## REQUEST
All of the data needs to be repeated exactly.

───

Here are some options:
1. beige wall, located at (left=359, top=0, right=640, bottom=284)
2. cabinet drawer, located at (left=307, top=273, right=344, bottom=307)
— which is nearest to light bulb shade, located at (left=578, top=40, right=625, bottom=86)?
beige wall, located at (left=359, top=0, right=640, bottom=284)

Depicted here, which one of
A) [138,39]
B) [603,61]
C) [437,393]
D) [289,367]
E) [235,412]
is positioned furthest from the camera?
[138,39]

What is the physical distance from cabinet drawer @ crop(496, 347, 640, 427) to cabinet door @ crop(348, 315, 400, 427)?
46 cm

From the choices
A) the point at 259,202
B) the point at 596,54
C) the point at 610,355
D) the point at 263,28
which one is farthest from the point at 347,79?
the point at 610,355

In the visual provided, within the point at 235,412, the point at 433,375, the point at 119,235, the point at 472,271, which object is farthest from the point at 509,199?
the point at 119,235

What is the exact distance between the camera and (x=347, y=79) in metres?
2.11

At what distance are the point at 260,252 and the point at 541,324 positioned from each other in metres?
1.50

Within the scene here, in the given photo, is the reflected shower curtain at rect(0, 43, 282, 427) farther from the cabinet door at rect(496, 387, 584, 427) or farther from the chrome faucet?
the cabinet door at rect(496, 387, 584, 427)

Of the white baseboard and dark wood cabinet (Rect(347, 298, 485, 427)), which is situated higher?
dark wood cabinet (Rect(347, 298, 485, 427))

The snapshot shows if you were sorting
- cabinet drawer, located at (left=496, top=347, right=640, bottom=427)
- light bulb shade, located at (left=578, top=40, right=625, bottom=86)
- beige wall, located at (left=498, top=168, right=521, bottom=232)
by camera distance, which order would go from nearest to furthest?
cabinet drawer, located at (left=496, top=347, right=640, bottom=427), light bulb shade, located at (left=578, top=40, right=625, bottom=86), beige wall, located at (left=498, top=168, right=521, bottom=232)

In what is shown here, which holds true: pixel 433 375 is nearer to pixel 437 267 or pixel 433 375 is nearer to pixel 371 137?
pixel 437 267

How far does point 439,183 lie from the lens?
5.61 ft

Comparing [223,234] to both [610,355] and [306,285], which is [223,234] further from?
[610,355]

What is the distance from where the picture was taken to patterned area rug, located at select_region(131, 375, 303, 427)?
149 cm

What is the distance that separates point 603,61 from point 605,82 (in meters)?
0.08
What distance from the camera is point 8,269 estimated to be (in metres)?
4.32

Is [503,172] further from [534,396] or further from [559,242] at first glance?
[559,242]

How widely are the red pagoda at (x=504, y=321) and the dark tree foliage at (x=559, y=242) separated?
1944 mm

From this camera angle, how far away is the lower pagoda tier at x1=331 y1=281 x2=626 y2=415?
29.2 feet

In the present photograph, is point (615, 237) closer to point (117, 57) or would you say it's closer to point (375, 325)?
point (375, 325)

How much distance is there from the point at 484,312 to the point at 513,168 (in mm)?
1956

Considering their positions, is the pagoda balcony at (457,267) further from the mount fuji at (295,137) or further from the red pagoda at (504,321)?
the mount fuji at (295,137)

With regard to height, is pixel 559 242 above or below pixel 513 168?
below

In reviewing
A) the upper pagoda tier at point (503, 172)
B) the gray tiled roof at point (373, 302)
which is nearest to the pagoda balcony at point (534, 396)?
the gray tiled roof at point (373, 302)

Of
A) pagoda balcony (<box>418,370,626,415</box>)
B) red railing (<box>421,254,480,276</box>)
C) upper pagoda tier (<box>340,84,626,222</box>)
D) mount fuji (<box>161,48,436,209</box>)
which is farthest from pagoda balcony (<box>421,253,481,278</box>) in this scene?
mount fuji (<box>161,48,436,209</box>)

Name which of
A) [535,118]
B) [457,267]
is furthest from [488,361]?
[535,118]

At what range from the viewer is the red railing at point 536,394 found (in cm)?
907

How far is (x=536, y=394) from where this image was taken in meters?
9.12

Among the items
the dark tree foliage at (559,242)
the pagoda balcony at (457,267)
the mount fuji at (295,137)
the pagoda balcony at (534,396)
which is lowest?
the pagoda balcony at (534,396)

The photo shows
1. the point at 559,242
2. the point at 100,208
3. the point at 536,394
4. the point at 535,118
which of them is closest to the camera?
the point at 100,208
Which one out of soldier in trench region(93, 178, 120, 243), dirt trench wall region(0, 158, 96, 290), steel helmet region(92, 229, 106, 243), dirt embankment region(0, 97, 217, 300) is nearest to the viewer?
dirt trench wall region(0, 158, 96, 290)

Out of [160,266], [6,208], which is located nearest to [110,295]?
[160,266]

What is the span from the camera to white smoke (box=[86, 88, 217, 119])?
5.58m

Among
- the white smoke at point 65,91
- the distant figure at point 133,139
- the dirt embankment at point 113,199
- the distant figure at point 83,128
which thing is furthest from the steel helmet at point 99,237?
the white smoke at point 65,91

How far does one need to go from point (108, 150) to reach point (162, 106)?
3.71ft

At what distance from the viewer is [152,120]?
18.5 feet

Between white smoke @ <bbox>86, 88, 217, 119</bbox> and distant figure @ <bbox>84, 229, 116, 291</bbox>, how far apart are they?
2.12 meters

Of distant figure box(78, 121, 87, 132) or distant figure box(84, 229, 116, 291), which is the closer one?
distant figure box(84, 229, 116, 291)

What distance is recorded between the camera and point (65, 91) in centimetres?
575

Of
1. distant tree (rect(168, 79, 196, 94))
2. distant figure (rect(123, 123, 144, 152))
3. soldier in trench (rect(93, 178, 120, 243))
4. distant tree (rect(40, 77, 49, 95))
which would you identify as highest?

───

## RESULT
Here are some options:
1. beige wall, located at (left=359, top=0, right=640, bottom=284)
2. cabinet drawer, located at (left=307, top=273, right=344, bottom=307)
— which is nearest to light bulb shade, located at (left=578, top=40, right=625, bottom=86)?
beige wall, located at (left=359, top=0, right=640, bottom=284)

Depicted here, which one of
A) [138,39]
B) [603,61]
C) [437,393]
D) [289,367]
E) [235,412]
is positioned furthest from the camera?
[138,39]

What is the physical distance from cabinet drawer @ crop(496, 347, 640, 427) to cabinet door @ crop(348, 315, 400, 427)?
46 cm

From the choices
A) the point at 259,202
B) the point at 596,54
C) the point at 610,355
D) the point at 263,28
which one is farthest from the point at 347,79?
the point at 610,355

In the visual provided, within the point at 235,412, the point at 433,375, the point at 119,235, the point at 472,271, which object is farthest from the point at 509,199?
the point at 119,235

What is the exact distance between the camera and (x=347, y=79) in metres?
2.11

At what distance are the point at 260,252 and the point at 541,324 positioned from each other in metres?
1.50

Within the scene here, in the given photo, is the reflected shower curtain at rect(0, 43, 282, 427) farther from the cabinet door at rect(496, 387, 584, 427) or farther from the chrome faucet?
the cabinet door at rect(496, 387, 584, 427)

Of the white baseboard and dark wood cabinet (Rect(347, 298, 485, 427)), which is situated higher?
dark wood cabinet (Rect(347, 298, 485, 427))

The snapshot shows if you were sorting
- cabinet drawer, located at (left=496, top=347, right=640, bottom=427)
- light bulb shade, located at (left=578, top=40, right=625, bottom=86)
- beige wall, located at (left=498, top=168, right=521, bottom=232)
by camera distance, which order would go from nearest to furthest?
cabinet drawer, located at (left=496, top=347, right=640, bottom=427), light bulb shade, located at (left=578, top=40, right=625, bottom=86), beige wall, located at (left=498, top=168, right=521, bottom=232)

In what is shown here, which holds true: pixel 433 375 is nearer to pixel 437 267 or pixel 433 375 is nearer to pixel 371 137?
pixel 437 267

How far does point 439,183 lie from the lens?
5.61 ft

Comparing [223,234] to both [610,355] and [306,285], which is [223,234] further from?
[610,355]

What is the distance from where the picture was taken to patterned area rug, located at select_region(131, 375, 303, 427)?
149 cm

What is the distance that separates point 603,61 from point 605,82 (in meters)?
0.08
What distance from the camera is point 8,269 estimated to be (in metres)?
4.32

Is [503,172] further from [534,396] or further from [559,242] at first glance?
[559,242]

How widely are the red pagoda at (x=504, y=321) and the dark tree foliage at (x=559, y=242) separated?
1944 mm

From this camera angle, how far away is the lower pagoda tier at x1=331 y1=281 x2=626 y2=415?
29.2 feet

In the present photograph, is point (615, 237) closer to point (117, 57) or would you say it's closer to point (375, 325)?
point (375, 325)

How much distance is there from the point at 484,312 to the point at 513,168 (in mm)?
1956

Considering their positions, is the pagoda balcony at (457,267) further from the mount fuji at (295,137) or further from the red pagoda at (504,321)?
the mount fuji at (295,137)

With regard to height, is pixel 559 242 above or below pixel 513 168?
below

In reviewing
A) the upper pagoda tier at point (503, 172)
B) the gray tiled roof at point (373, 302)
which is nearest to the pagoda balcony at point (534, 396)?
the gray tiled roof at point (373, 302)

Of
A) pagoda balcony (<box>418,370,626,415</box>)
B) red railing (<box>421,254,480,276</box>)
C) upper pagoda tier (<box>340,84,626,222</box>)
D) mount fuji (<box>161,48,436,209</box>)
which is farthest from pagoda balcony (<box>421,253,481,278</box>) in this scene?
mount fuji (<box>161,48,436,209</box>)

Name which of
A) [535,118]
B) [457,267]
is furthest from [488,361]?
[535,118]

At what range from the viewer is the red railing at point 536,394 found (in cm)?
907

How far is (x=536, y=394) from where this image was taken in meters?
9.12

Among the items
the dark tree foliage at (559,242)
the pagoda balcony at (457,267)
the mount fuji at (295,137)
the pagoda balcony at (534,396)
which is lowest?
the pagoda balcony at (534,396)

The photo shows
1. the point at 559,242
2. the point at 100,208
3. the point at 536,394
4. the point at 535,118
which of them is closest to the camera?
the point at 100,208
Which one out of soldier in trench region(93, 178, 120, 243), dirt trench wall region(0, 158, 96, 290), steel helmet region(92, 229, 106, 243), dirt embankment region(0, 97, 217, 300) is nearest to the viewer?
dirt trench wall region(0, 158, 96, 290)

Out of [160,266], [6,208], which is located nearest to [110,295]?
[160,266]

What is the span from the camera to white smoke (box=[86, 88, 217, 119])?
5.58m

Among
- the white smoke at point 65,91
- the distant figure at point 133,139
- the dirt embankment at point 113,199
- the distant figure at point 83,128
which thing is furthest from the steel helmet at point 99,237?
the white smoke at point 65,91

How far does one need to go from point (108, 150) to reach point (162, 106)?
3.71ft

At what distance from the viewer is [152,120]?
18.5 feet

Between white smoke @ <bbox>86, 88, 217, 119</bbox> and distant figure @ <bbox>84, 229, 116, 291</bbox>, how far apart are they?
2.12 meters

Of distant figure box(78, 121, 87, 132) or distant figure box(84, 229, 116, 291), which is the closer one?
distant figure box(84, 229, 116, 291)

What distance is recorded between the camera and point (65, 91) in centimetres?
575

Of
1. distant tree (rect(168, 79, 196, 94))
2. distant figure (rect(123, 123, 144, 152))
3. soldier in trench (rect(93, 178, 120, 243))
4. distant tree (rect(40, 77, 49, 95))
which would you identify as highest?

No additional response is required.